Mr Andrews submitted that I ought not to make the correction because the matter is on appeal to the Supreme Court of Victoria and the presence of this figure in the reasons forms part of the grounds of appeal.

I do not think that that is a reason not to make the correction.  One of the functions of this section is to avoid parties having to go to the expense of an appeal in order to put right a simple error of the description referred to.  It is the intention of Parliament that mistakes of this nature should be corrected under the section, not by wasting the time of the Supreme Court of Victoria.

If this mistake had been pointed out to me at the time of the decision was made I would have corrected it immediately.  Consequently I will make the correction.

  1. I read the above as no more than expressing the Senior Member’s view that simple errors should be corrected by the judicial officer that made the error, in accordance with the principles underlying the slip rule, rather than putting the parties to the expense of bringing and prosecuting an appeal.

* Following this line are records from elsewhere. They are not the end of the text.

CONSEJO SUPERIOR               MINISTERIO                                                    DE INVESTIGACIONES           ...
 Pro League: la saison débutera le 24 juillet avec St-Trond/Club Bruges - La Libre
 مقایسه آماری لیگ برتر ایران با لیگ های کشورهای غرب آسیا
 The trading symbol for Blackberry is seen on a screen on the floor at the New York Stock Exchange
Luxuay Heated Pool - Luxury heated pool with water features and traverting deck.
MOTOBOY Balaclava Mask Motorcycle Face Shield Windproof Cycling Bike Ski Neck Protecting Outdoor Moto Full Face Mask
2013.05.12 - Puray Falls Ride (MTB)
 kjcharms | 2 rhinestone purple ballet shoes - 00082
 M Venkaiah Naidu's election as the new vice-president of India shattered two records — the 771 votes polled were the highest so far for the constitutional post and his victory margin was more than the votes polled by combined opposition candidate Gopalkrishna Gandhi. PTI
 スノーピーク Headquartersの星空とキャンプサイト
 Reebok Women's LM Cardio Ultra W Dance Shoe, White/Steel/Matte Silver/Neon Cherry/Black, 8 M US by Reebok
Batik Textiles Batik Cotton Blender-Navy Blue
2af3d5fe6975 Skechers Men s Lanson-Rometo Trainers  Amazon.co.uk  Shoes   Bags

  1. I would not give leave to appeal on this proposed ground of appeal, on the basis that there is no real or significant argument to be put that any reasonable apprehension of bias on the part of the Senior Member denied the owner procedural fairness.   

Disposition

  1. Accordingly, I would grant leave to appeal on the second limb of ground 1 and ground 2 of the proposed notice of appeal, but will dismiss the appeal.